Huaniqueo was made a partido of Michoacán in 1825 and one of its original municipalities in 1831. On 23 April 1861, Epitacio Huerta, governor of Michoacán, renamed the municipal seat Huaniqueo de Morales in honour of the parish priest Juan José Pastor Morales, a supporter of the struggle for Mexican independence.

==Administration==
The municipal government comprises a president, a councillor (Spanish: síndico), and seven trustees (regidores), four elected by relative majority and three by proportional representation. The current president of the municipality is María Trinidad Vázquez Herrera.

==Demographics==
In the 2010 Mexican Census, the municipality of Huaniqueo recorded a population of 7983 inhabitants living in 2369 households. The 2015 Intercensal Survey estimated a population of 8093 inhabitants in Huaniqueo.

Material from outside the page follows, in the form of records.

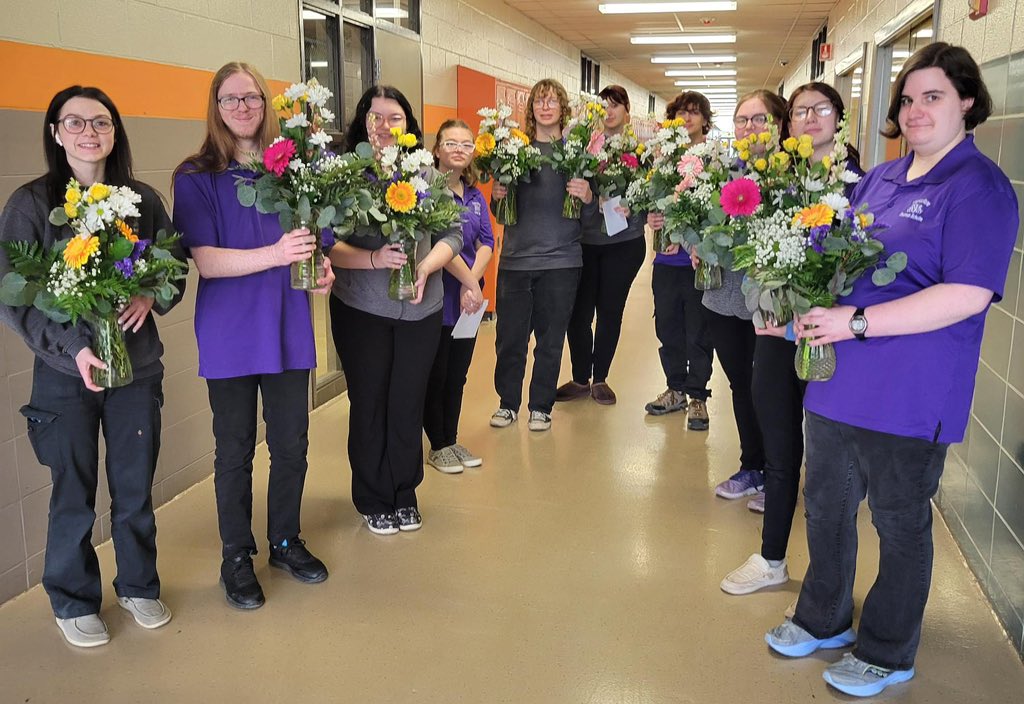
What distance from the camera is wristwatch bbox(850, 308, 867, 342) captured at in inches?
85.9

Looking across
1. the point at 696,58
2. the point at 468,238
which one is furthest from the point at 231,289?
the point at 696,58

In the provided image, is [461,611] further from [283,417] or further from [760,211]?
[760,211]

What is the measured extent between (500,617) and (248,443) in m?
0.99

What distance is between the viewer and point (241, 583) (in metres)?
2.91

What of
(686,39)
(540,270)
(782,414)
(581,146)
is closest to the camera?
(782,414)

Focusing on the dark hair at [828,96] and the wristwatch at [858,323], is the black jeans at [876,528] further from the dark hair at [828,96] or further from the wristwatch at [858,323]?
the dark hair at [828,96]

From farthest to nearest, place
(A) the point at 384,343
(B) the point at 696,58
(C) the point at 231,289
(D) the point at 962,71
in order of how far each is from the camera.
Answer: (B) the point at 696,58
(A) the point at 384,343
(C) the point at 231,289
(D) the point at 962,71

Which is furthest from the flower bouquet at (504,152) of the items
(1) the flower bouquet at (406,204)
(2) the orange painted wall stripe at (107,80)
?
(2) the orange painted wall stripe at (107,80)

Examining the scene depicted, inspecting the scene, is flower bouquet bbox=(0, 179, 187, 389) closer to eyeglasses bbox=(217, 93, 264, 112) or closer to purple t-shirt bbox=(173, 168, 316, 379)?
purple t-shirt bbox=(173, 168, 316, 379)

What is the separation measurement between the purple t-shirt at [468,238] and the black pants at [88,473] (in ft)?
4.84

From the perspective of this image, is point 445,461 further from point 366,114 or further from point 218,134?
point 218,134

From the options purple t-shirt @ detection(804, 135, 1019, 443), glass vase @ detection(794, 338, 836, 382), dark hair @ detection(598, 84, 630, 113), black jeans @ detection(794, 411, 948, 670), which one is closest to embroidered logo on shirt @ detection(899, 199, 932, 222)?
purple t-shirt @ detection(804, 135, 1019, 443)

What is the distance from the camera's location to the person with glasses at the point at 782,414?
9.30ft

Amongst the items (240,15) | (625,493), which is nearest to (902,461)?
(625,493)
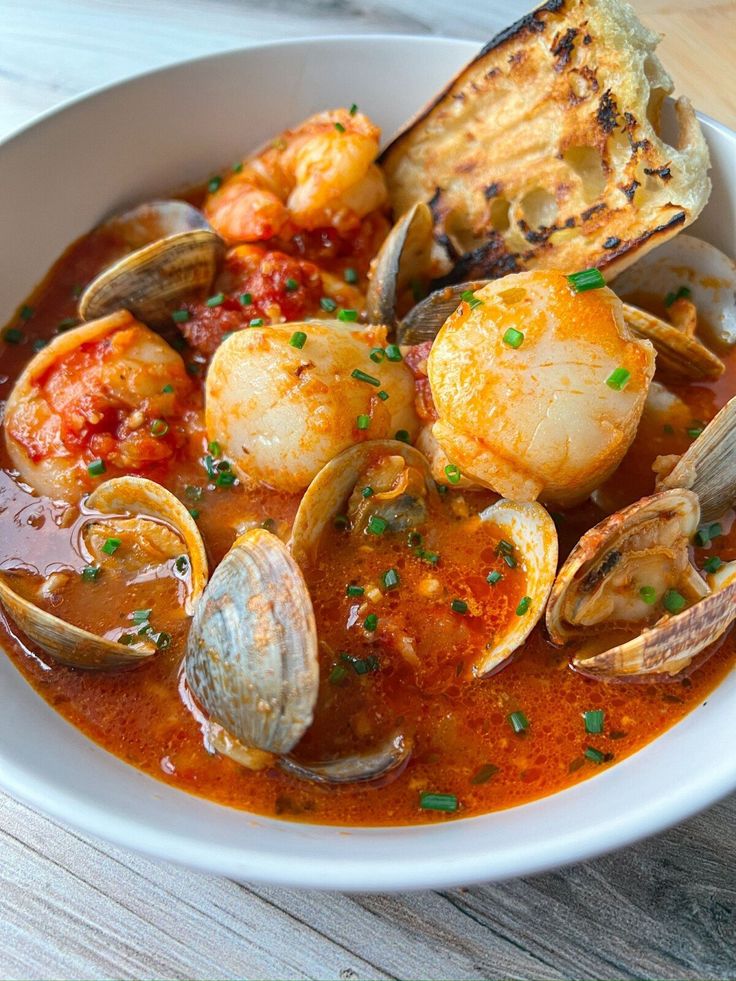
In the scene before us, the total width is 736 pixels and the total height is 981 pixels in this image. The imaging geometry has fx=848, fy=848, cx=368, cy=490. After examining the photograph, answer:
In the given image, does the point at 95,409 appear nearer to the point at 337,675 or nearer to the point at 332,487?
the point at 332,487

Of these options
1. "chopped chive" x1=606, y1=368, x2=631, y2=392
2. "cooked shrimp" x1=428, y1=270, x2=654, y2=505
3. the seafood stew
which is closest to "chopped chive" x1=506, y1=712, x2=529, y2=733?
the seafood stew

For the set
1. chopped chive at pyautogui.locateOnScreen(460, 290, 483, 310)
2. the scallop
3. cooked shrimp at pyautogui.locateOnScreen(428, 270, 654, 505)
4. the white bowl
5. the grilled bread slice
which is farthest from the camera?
the grilled bread slice

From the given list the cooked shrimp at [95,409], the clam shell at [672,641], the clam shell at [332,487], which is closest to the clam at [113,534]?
the cooked shrimp at [95,409]

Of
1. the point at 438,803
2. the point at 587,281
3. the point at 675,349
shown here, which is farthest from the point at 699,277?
the point at 438,803

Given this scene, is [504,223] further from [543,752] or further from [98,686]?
[98,686]

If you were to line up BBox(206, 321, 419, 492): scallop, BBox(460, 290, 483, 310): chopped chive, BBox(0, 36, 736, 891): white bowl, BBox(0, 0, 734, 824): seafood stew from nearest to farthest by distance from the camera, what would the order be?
BBox(0, 36, 736, 891): white bowl < BBox(0, 0, 734, 824): seafood stew < BBox(460, 290, 483, 310): chopped chive < BBox(206, 321, 419, 492): scallop

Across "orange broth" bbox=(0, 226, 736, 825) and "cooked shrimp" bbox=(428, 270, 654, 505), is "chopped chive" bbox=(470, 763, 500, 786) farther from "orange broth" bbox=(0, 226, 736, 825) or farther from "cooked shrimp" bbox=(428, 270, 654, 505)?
"cooked shrimp" bbox=(428, 270, 654, 505)

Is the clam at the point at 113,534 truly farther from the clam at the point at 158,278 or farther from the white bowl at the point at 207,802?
the clam at the point at 158,278
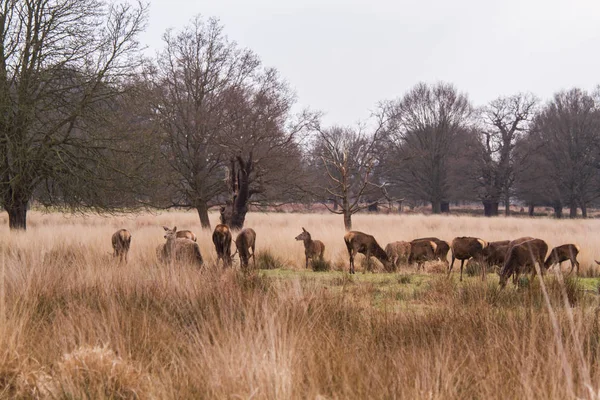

There are 27 localities in the municipality, of which only the municipal seat Huaniqueo de Morales is classified as urban. It recorded a population of 2566 inhabitants in the 2010 Census.

==Economy==
The main economic activity in Huaniqueo is agriculture. The municipality is responsible for 15% of Mexico's total lentil production, behind only Coeneo which accounts for 57%. There is low-level production of other crops and livestock for local consumption.